# Hiromoto AS Re-Handle Group Buy is ON!



## Dave Martell

OK rather than sit around debating this I decided to just go for it. 

See *Hiromoto Tenmi-Jyuraku Aogami Super Steel (AS) Re-Handle Group Buy* for details.

A few changes in pricing & options have been made this time around. The pricing is better than what was offered the last time. I added in blade thinning as an option yet some other options have been removed. 

*Included in the price*:
Knife
Rounding of spine/choil
Re-handling with stabilized wood (your choice)
Sharpening Service (our specialty) 

_*Group buy will end when minimum orders needed are received._

If you have any question please feel free to ask.

Thanks everyone! :thumbsup:
Dave


----------



## 99Limited

Since I've never been involved with a group buy or even seen one take place I'm going to guess how this works. You click on the above link, make your selection along with your desired additional options and add them to your cart. You check-out and make a full payment. Once there has been enough individual orders placed, a mass order will be placed with Hiromoto. Then some time in the not too far future you'll notify the buyers to make their selection for their handles. Then we just wait until you're done with what ever work needs to be done and someday a package will show up at our door.

Does that pretty much sum up the whole process up?


----------



## Vertigo

^^^^ Yep.


----------



## Dave Martell

Sounds about right.


----------



## Vertigo

99Limited said:


> ... and someday a package will show up at our door.


Though the timeline for delivery, at least in my experience, wasn't completely vague or indeterminate. Dave was really good about keeping people posted with "the list" of orders, our place on the list, and how far along we were. I think my knife took about nine of the "8-12 weeks" I was quoted.


----------



## 99Limited

So we could have our knives by mid-November or at least by Xmas. That's close enough to the holidays that I could convince my wife that this is a Xmas present for me and she could take it and put it away until them. This sounds like a plan.


----------



## Dave Martell

99Limited, are you Dan that I met at ECG this year, with the lovely wife?


----------



## 99Limited

Yeah, that's me.


----------



## jm2hill

Dave, if I wasn't set on two things: 1) Falling in love with wa handles and 2) getting one of your knives and an Ealy knife as my last two yo handled knife (well last two for maybe a month  )

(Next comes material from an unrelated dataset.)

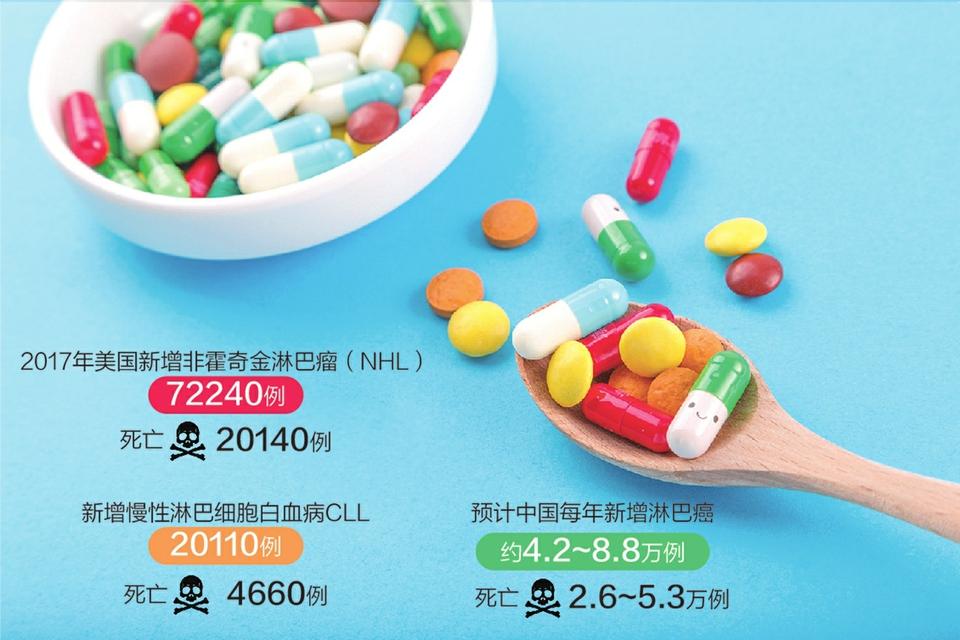 http://www.umeiwen.com/yangshengtang/1088371.html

I would be totally on this. Great knife, Great Handle


----------



## Dave Martell

99Limited said:


> Yeah, that's me.



Cool, I was thinking that but wasn't 100% sure. It's always nice to have a face with a username.


----------



## Dave Martell

jm2hill said:


> Dave, if I wasn't set on two things: 1) Falling in love with wa handles and 2) getting one of your knives and an Ealy knife as my last two yo handled knife (well last two for maybe a month  )
> 
> I would be totally on this. Great knife, Great Handle




I can respect that.


----------



## Dave Martell

I believe that we've got 4 knives purchased so far. Remember, the earlier you get in line the quicker you get your knife. LOL


----------



## Dave Martell

This picking up momentum, I received a couple of orders overnight.


----------



## oivind_dahle

I really recommend Daves work on these group buys. But I honestly think he should offer etching as well. Then the Hiro look really badass as well!
Ive used mine since first group buy, and love it.


----------



## Dave Martell

Thanks Oivind.


----------



## oivind_dahle

Well Im a happy customer, and great handlemakers deserve good feedback. It was a pleasure buying this from you Dave  Offer etching for some dollars as well  I love your etched hiros


----------



## JohnnyChance

Like Oivind, I too have used mine, and enjoy it very much. People at work also ask to borrow it all the time, cause it makes everyone else's slicer seem short and dull.


----------



## Dave Martell

oivind_dahle said:


> Well Im a happy customer, and great handlemakers deserve good feedback. It was a pleasure buying this from you Dave  Offer etching for some dollars as well  I love your etched hiros




I appreciate the feedback and what I really appreciate is how you were one of the first to take a chance on me with the handlemaking. Thanks


----------



## Dave Martell

JohnnyChance said:


>




I'm glad to see that you're using it John - nice edge patina!


----------



## Zach

beautiful handle! what's the material?


----------



## JohnnyChance

If I remember correctly it is teal dyed maple burl from Stefan.


----------



## Dave Martell

Well OK just got another 2 orders, this is happening. Woohoo!


----------



## jm2hill

Dave please close these orders its hurting on the inside


----------



## Dave Martell

Sorry


----------



## stopbarking

Any idea as to when this might be closed? Trying to convince the wife it's a good idea. She is not convinced. I think the 210 would be perfect for me right now.


----------



## Dave Martell

I'm sure it'll be open a few more days at least. The idea is to get enough ordered to get the discount but not too many to overwhelm me. Like I said though, it should be at least a few days still to go.


----------



## WildBoar

stopbarking said:


> Any idea as to when this might be closed? Trying to convince the wife it's a good idea. She is not convinced. I think the 210 would be perfect for me right now.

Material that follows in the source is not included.